- **Set task**:
Reproduce the listing below, swapping "tan field patch" for "brown field patch" everywhere it occurs and leaving every other character untouched.

---*---

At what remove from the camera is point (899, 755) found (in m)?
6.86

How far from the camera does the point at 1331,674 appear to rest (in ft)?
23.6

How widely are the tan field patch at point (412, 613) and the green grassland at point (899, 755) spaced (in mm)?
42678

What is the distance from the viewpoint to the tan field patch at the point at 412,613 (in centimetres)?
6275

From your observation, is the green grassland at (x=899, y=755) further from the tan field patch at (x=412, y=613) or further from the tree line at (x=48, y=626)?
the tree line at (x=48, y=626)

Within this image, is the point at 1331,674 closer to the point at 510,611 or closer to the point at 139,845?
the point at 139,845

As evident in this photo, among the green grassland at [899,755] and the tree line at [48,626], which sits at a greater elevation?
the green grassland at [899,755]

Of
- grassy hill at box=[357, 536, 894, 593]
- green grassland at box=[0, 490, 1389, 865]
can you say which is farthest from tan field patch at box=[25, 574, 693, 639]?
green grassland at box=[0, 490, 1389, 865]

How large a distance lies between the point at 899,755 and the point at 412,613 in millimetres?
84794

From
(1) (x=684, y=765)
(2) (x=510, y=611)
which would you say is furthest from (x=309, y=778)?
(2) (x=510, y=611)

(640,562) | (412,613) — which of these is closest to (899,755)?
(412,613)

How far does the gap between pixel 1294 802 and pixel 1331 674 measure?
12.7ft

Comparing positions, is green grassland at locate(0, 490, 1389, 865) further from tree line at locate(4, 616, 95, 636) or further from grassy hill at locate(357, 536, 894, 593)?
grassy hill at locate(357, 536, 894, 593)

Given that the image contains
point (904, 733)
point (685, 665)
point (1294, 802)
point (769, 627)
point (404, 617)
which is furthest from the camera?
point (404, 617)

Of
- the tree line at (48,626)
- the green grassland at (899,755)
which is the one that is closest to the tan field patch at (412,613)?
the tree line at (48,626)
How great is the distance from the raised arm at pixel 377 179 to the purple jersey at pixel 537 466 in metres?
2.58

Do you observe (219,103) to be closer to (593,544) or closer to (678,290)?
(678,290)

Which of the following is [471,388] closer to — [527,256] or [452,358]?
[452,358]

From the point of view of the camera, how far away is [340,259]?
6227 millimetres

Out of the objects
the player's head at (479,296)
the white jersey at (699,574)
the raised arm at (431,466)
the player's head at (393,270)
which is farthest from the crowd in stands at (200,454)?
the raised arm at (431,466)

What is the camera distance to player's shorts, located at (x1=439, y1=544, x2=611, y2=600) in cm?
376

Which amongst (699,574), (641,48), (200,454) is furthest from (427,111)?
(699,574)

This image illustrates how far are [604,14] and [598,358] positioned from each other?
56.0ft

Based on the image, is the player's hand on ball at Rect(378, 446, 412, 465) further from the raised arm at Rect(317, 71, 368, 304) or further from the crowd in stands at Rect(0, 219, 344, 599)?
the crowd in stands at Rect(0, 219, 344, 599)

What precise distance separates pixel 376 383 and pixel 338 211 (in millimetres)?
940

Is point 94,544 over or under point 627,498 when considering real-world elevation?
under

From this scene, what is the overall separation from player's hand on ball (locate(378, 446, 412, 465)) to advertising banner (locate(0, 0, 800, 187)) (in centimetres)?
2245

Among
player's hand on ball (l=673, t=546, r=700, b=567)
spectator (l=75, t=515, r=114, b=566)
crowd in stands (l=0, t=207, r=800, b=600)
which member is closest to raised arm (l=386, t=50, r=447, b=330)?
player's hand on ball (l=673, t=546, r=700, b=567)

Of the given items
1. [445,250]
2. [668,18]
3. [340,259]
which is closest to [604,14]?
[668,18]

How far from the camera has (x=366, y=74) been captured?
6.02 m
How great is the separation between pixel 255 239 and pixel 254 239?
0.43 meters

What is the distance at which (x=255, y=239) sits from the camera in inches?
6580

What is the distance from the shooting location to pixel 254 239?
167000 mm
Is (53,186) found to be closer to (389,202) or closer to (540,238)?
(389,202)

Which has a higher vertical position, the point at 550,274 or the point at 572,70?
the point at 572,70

---*---

- **Task response**:
At what remove from the camera is point (899, 755) found (in m)?
6.86

How far from the camera does the point at 1331,674 appear to rest (in ft)?
23.6

How widely are the brown field patch at point (412, 613) and the green grassland at point (899, 755) spaced (in mm)?
42678

What is the distance from the viewpoint to the brown field patch at the point at 412,613 (in centimetres)?
6275

From your observation, is the green grassland at (x=899, y=755) further from the brown field patch at (x=412, y=613) or further from the tree line at (x=48, y=626)?
the tree line at (x=48, y=626)

Within this image, is the point at 1331,674 closer to the point at 510,611 or closer to the point at 139,845?
the point at 139,845

As evident in this photo, among the green grassland at [899,755] and the tree line at [48,626], which sits at a greater elevation?
the green grassland at [899,755]

Of
- grassy hill at box=[357, 536, 894, 593]
- green grassland at box=[0, 490, 1389, 865]
can you say which is farthest from brown field patch at box=[25, 574, 693, 639]?
green grassland at box=[0, 490, 1389, 865]

How large a distance lies between the point at 899,755 and the point at 412,613 in millimetres?
84794

From
(1) (x=684, y=765)
(2) (x=510, y=611)
which would you say is furthest from (x=309, y=778)?
(2) (x=510, y=611)

(640,562) | (412,613) — which of these is closest to (899,755)?
(412,613)

How far does the gap between pixel 1294 802 and pixel 1331 674 measure?
12.7ft

Comparing positions, is green grassland at locate(0, 490, 1389, 865) further from tree line at locate(4, 616, 95, 636) or further from grassy hill at locate(357, 536, 894, 593)?
grassy hill at locate(357, 536, 894, 593)

Given that the image contains
point (904, 733)
point (685, 665)
point (1294, 802)
point (769, 627)
point (404, 617)
which is furthest from the camera?
point (404, 617)

Of
- the tree line at (48,626)
- the green grassland at (899,755)
which is the one that is closest to the brown field patch at (412,613)?
the tree line at (48,626)
How great is the distance from the raised arm at pixel 377 179 to the purple jersey at pixel 537 466 in metres?
2.58

Do you observe (219,103) to be closer to (593,544) or closer to (678,290)?
(678,290)

Which of the following is [471,388] closer to — [527,256] or [452,358]?
[452,358]

From the point of view of the camera, how far away is [340,259]?
6227 millimetres

Out of the objects
the player's head at (479,296)
the white jersey at (699,574)
the raised arm at (431,466)
the player's head at (393,270)
which is farthest from the crowd in stands at (200,454)?
the raised arm at (431,466)

What is the camera distance to player's shorts, located at (x1=439, y1=544, x2=611, y2=600) in cm?
376

Which amongst (699,574), (641,48), (200,454) is furthest from (427,111)?
(699,574)

This image illustrates how far are [604,14] and [598,358] positioned from each other?
56.0ft

Based on the image, is the player's hand on ball at Rect(378, 446, 412, 465) further from the raised arm at Rect(317, 71, 368, 304) or further from the crowd in stands at Rect(0, 219, 344, 599)?
the crowd in stands at Rect(0, 219, 344, 599)

What precise distance separates pixel 376 383 and pixel 338 211 (in millimetres)?
940

Is point 94,544 over or under point 627,498 when considering real-world elevation?
under

From this scene, what is the overall separation from player's hand on ball (locate(378, 446, 412, 465)) to advertising banner (locate(0, 0, 800, 187)) (in centimetres)?
2245

Among
player's hand on ball (l=673, t=546, r=700, b=567)
spectator (l=75, t=515, r=114, b=566)
crowd in stands (l=0, t=207, r=800, b=600)
which member is closest to raised arm (l=386, t=50, r=447, b=330)?
player's hand on ball (l=673, t=546, r=700, b=567)

Of the given items
1. [445,250]
2. [668,18]
3. [340,259]
which is closest to [604,14]?
[668,18]

How far from the camera has (x=366, y=74) been captured?
6.02 m
How great is the separation between pixel 255 239 and pixel 254 239?
0.43 meters

What is the distance at which (x=255, y=239) sits from the camera in inches?
6580

What is the distance from the shooting location to pixel 254 239?
167000 mm
Is (53,186) found to be closer to (389,202) or closer to (540,238)?
(389,202)

Which has a higher vertical position, the point at 550,274 or the point at 572,70?
the point at 572,70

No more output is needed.